Both have extensive outdoor experience courtesy of their own hiking and biking adventures, as well as a stint managing a mountain bike destination lodge, and years spent running alpine instruction courses.
Garth has ridden all the notable local cycle trails himself and the couple’s side business, Adventure Shuttles, sees him transport walkers and bikers to and from trailheads. Electric mountain bikes are also available for guests to hire.
Of course, no-one leaves the property hungry, courtesy of cooked breakfast options that might include free-range eggs and dry cured bacon from a nearby butcher, freshly-made pancakes as well as marmalade and jams made using their own fruit.
That’s on top of brioche pastry and muffin offerings as well as Angie’s homemade bread and muesli, locally-roasted Volcanic organic coffee and a selection from the Webster’s tea range.
“Where I grew up, if dad didn’t grow it, we didn’t eat it. I mean that literally, other than meat. Here, we have a big veggie garden and have recently planted heaps more fruit trees. In the last 12 months alone, we’ve put in more figs and persimmon, peach, nectarine, quince, walnuts.
“Growing your own delivers a satisfaction you don’t get sitting behind a desk.”
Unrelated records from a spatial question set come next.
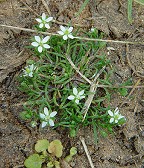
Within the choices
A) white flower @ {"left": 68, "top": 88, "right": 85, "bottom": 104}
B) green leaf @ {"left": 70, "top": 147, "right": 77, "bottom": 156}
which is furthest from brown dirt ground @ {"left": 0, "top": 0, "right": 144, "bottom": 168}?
white flower @ {"left": 68, "top": 88, "right": 85, "bottom": 104}

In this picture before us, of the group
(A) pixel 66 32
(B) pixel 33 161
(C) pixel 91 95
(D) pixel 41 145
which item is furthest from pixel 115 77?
(B) pixel 33 161

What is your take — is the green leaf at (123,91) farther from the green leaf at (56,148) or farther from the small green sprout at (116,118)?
the green leaf at (56,148)

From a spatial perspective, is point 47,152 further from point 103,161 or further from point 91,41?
point 91,41

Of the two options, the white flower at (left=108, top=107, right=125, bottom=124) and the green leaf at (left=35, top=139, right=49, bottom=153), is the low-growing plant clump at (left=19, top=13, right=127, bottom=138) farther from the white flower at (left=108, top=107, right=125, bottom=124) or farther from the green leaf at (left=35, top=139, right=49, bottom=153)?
the green leaf at (left=35, top=139, right=49, bottom=153)

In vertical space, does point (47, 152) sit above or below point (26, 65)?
below

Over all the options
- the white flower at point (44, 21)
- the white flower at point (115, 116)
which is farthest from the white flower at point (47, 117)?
the white flower at point (44, 21)

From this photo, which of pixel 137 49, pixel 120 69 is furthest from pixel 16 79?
pixel 137 49
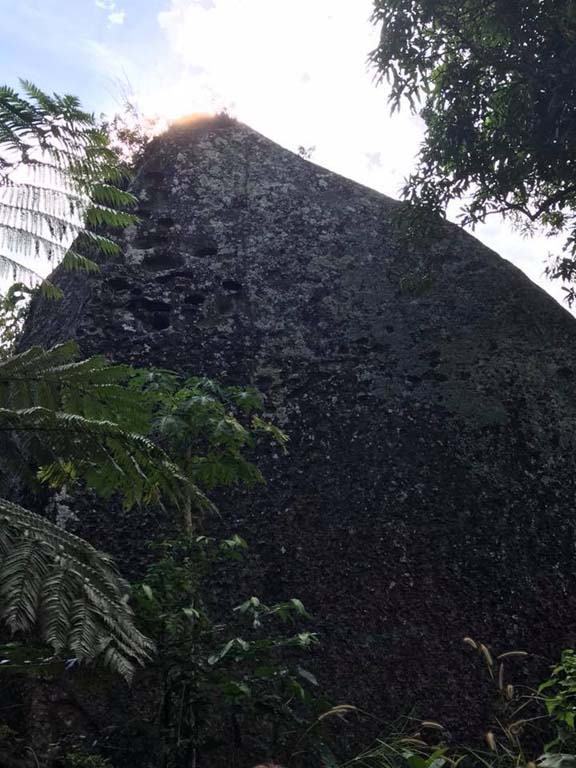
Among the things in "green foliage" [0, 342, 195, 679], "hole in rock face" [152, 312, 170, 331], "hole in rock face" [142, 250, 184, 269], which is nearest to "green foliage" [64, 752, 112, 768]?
"green foliage" [0, 342, 195, 679]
The Londons take their environmental and ethical responsibilities seriously, too, from the passive solar design of the building itself to the choice of water and energy-efficient appliances and fittings inside. Water is sourced from the local aquifer and treated on-site, while waste is minimised, recycled or composted wherever possible. The property is carbon-negative.
They also roll up sleeves to help with local revegetation programmes and actively trap pests on their own land.
Twice a year, the lodge hosts a fundraising concert to showcase Kiwi talent and support charities such as the Greenlea Rescue Helicopter.
Wherever possible, the business uses local tradespeople and suppliers, like their favourite fruit and vegetable shop or butcher or wine shop. They always have Taupō-made Lakeman beer available to guests and buy oyster mushrooms from their local mushroom grower.
“This is a special community. For us, coming from outside Taupō, it’s just been welcoming and we want to support and build that. Because we’re a young community that’s growing really fast there’s a vibrancy, there’s a warmth to the people."
"It’s a progressive place - you only have to look at the development that’s happened in the town in recent years – and our visitors always say it’s got a safe, warm, friendly feeling here.
“Of course, it’s also beautiful. And we all enjoy the lake, the mountains, the bush, nature and all the activities those things provide.”
Whakaipo Lodge Summer Concert on Saturday, 24th February 2024, will support Greenlea Rescue Helicopter’s work in the Taupō community. Hobnail and the Andrew London Duo will entertain with original Kiwi music.